Human–Machine Emotion Loops
I work with physiological data — GSR, pulse, DNA sequences, and environmental fluctuations — as generative inputs for mechanical motion. These signals feed into servos, motors, and algorithmic systems that translate subtle internal states into tempo, gesture, and force. This research examines how emotion can move through technology, asking whether a machine can shift from a passive tool to an active collaborator in expression. Through these feedback loops, I investigate shared authorship between human and machine, where affect becomes mechanical and mechanics begin to feel expressive.
Algorithms as Organic Systems
My systems draw from natural processes: growth, decay, cycles, and regeneration. DNA sequencing — including my own mitochondrial data and nuclear DNA patterns — becomes a generative structure for kinetic behavior and visual pattern-making. These algorithms operate less like fixed code and more like living rhythms: recursive, irregular, adaptive, and constantly evolving. By treating computation as something organic rather than mechanical, my work explores how biological logic can reshape the way machines move, behave, and transform over time.
Identity Through Motion + Data
I use my own biological signals and genetic data as material — not to create autobiography, but to question where identity resides once it passes through machines. These inputs become a way to explore selfhood as something distributed, translated, and re-formed. Data becomes gesture; gesture becomes motion; and motion becomes a mechanical self-portrait, abstracted through circuitry, code, and kinetic behavior. This research treats identity as a shifting process rather than a fixed form, revealing how the “I” transforms when embodied in nonhuman systems.
RESEARCH STATEMENT
My research explores how human identity, emotion, and perception move through mechanical and computational systems. I treat data, sensors, and motion as living materials — capable of forming relationships, responding, resisting, and transforming. Through physiological inputs, DNA sequences, telematic interactions, and kinetic systems, I investigate how meaning is generated between bodies and machines.

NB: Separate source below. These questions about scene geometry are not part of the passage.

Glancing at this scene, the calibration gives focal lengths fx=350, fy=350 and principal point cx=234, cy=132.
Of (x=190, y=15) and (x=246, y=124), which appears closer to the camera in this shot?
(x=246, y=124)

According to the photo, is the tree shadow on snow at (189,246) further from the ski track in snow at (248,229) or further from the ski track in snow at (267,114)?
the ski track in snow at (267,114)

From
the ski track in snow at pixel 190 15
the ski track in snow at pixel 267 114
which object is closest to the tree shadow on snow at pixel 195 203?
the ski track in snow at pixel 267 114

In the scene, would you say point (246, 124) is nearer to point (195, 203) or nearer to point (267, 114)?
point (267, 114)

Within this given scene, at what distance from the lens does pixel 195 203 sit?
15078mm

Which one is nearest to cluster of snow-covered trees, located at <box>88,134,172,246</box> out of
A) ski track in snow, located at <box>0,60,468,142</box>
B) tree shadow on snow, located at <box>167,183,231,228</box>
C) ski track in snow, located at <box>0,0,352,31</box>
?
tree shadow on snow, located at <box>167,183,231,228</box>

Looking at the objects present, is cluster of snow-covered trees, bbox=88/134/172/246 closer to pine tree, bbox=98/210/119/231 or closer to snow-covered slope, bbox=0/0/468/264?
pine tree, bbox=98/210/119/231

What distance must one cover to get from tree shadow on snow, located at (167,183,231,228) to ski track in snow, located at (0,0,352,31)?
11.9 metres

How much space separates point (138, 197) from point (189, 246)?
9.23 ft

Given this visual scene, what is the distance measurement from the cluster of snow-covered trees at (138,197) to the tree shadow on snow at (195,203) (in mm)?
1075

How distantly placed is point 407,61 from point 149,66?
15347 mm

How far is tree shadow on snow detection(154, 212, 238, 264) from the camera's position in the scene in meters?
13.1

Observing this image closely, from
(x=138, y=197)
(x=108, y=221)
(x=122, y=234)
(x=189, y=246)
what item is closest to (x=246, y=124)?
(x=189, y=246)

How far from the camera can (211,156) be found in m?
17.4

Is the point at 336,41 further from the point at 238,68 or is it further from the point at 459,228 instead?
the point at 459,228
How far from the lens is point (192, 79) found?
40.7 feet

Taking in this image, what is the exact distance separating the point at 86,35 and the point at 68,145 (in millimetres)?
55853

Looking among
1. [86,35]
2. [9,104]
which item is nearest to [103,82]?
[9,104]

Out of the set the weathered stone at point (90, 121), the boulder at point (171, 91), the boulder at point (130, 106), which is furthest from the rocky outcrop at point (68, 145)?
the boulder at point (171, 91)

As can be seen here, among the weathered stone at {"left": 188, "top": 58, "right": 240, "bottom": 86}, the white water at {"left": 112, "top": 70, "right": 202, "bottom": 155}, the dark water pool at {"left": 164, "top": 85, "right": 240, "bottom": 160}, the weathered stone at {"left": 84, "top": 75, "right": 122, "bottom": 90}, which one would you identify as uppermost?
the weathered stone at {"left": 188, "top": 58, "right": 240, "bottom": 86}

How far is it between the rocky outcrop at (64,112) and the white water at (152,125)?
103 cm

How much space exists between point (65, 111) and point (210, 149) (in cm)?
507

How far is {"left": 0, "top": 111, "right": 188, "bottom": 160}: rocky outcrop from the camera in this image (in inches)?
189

I work with feedback loops: biological signals translated into servo motion, environmental fluctuations shaping algorithmic patterns, and genetic data encoded into mechanical choreography. These processes create hybrid systems that behave like evolving organisms, revealing how technology mirrors our emotional, cognitive, and sensory states.
Across installation, robotics, bioprinting, and generative drawing, my research examines cycles of growth, decay, control, and autonomy. I explore where selfhood resides when emotion becomes motion, when data becomes gesture, and when machines act less like tools and more like collaborators. Ultimately, my work asks what it means to be human in a world where living and artificial systems continuously shape each other.